Speech and movement, individual and in partnership, are always made to measure in the finished article, shining forth and stunning even an audience that has grown to expect nothing less over the last quarter-century.

This time, on the stage of the Crescent Theatre, they tackled the story of the successive rail disasters of the 1990s. They were the survivors, the bereaved, the bankers, the government inspectors, the clergy, the civil servants and the police – so convincingly that the anomaly of age difference simply did not become a factor.

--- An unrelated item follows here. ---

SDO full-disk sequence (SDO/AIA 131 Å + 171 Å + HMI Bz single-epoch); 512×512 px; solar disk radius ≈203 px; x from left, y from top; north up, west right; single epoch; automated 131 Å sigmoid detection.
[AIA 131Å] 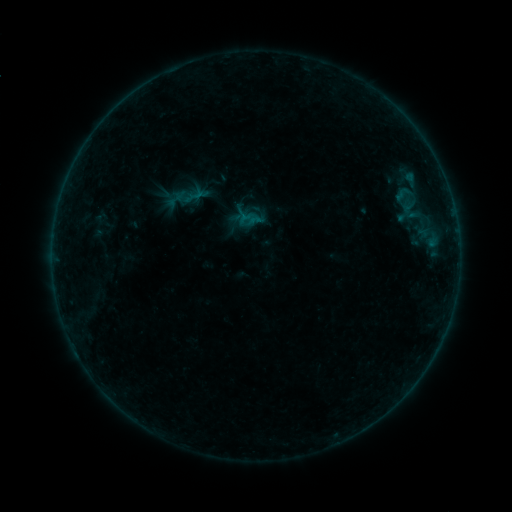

Extended soliloquies came without a hitch, punctuated by slow-motion mass collapses as the youngsters performed totally disciplined stylised re-enactments of train crashes.

Next, again at the Crescent, they make one of their recurring revolutionary visits to Shakespeare. A Midsummer Night’s Dream, Twelfth Night, Romeo and Juliet, The Tempest and Much Ado About Nothing have bewitched us in the past with their casts of thousands – the Dream as recently as April.

Now, inevitably with a company hardly recognisable from the 2003 version, it is the turn of Twelfth Night again, from December 16-19.

* As it happens, Solihull’s Union Theatre has also been having a successful run with Twelfth Night, in the Solilhull Manor House Gardens – in the best weather it has experienced in 23 outdoor productions. But now, the group will be moving indoors, to perform Saint Joan in Yardley Parish Old Church, in aid of its spire repair appeal.

The link is John Seeley, a member of Union Theatre, who is also churchwarden at Yardley. After his recent incarnation as Sir Toby Belch, his theatrical responsibilities from October 15-17 will find him becoming the Archbishop.

* The Swan Theatre, Worcester, will be opening its doors on August 17 for a backstage tour conducted by theatre director Chris Jaeger and technical manager Jake Chambers.

They are offering you the chance to perch in prompt corner, lurk in the lighting box, drop into the dressing rooms and wait in the wings.

There’ll be lots of enlightenment, with a drink to follow, all for £5.